Which graphs do you find especially useful for your day-to-day work?

Categories: Applications Opinion Pragmatic Machine Learning Statistics Tutorials

### Nina Zumel

Data scientist with Win Vector LLC. I also dance, read ghost stories and folklore, and sometimes blog about it all.

I love to see the box and jitter plot getting some love. It is one of my GOTO plots. I also really like effect plots for logistic regression:

library(effects)

model.glm 0.0 ~ ldl*famhist,family=binomial(),data=saheart)

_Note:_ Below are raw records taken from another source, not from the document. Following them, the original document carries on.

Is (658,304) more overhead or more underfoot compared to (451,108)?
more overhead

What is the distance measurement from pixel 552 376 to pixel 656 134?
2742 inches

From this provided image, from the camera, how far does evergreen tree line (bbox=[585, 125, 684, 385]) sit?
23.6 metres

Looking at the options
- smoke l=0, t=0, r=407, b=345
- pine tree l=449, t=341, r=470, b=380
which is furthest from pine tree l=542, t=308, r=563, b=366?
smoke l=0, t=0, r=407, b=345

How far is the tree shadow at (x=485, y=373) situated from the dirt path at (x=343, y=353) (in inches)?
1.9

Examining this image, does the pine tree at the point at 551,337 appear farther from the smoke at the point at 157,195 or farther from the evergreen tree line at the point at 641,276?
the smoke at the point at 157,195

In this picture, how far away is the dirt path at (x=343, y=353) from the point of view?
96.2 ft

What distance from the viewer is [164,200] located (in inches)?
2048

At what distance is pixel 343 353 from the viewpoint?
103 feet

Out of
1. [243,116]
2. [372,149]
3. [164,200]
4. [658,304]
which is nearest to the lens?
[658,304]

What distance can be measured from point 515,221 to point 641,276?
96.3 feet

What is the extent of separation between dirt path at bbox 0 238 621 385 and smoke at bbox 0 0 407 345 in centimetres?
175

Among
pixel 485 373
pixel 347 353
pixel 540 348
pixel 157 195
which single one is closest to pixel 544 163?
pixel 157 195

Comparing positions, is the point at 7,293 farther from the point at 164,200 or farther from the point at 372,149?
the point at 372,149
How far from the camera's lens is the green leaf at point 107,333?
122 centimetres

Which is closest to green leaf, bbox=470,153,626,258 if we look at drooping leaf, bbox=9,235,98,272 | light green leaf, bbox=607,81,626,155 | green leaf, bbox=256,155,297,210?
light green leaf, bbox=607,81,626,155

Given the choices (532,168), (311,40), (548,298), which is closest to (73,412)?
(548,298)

plot(effect(term=”ldl:famhist”,mod=model.glm,default.levels=20),rescale.axis=FALSE)

@Ian Fellows

model.glm <- glm(formula=chd~ ldl*famhist,family=binomial(),data=saheart,na.action=na.omit)

plot(effect(term="ldl:famhist",mod=model.glm,default.levels=20),rescale.axis=FALSE)

Ah, very nice! Thanks, Ian.

Here’s the plot:

Thanks for the post. It’s very easy to understand and I’m sure that most predictive modeling practitioners will find it useful. I mostly use SAS but I’m very impressed by the flexibility and graphics capabilities of R.

They must just work on the processing power (utilizing more than one processor) and the connectivity to RDB’s. Both of which are good and easy in SAS but much more difficult in R

It’s a fantastic site. Well done!!!

Ran into a funny thing. I always liked the y as a function of prediction graph better than the traditional residual graph. This is despite Cleveland’s studies showing people are better at spotting structure versus a residual over spotting structure versus y=x. However I just ran into a teaching project where the residual graph really fails. If the residuals are normally distributed (no interesting structure) then the visual portion of the graph is completely scale invariant and fails to show scale. Without looking at the scale you can not tell if the residuals are large are small. This is in contrast to the y versus prediction graph where you can visually discern scale. I admit the scale should be there and should be read, but the visual aspect is failing if the information is literally not there until you read the scale.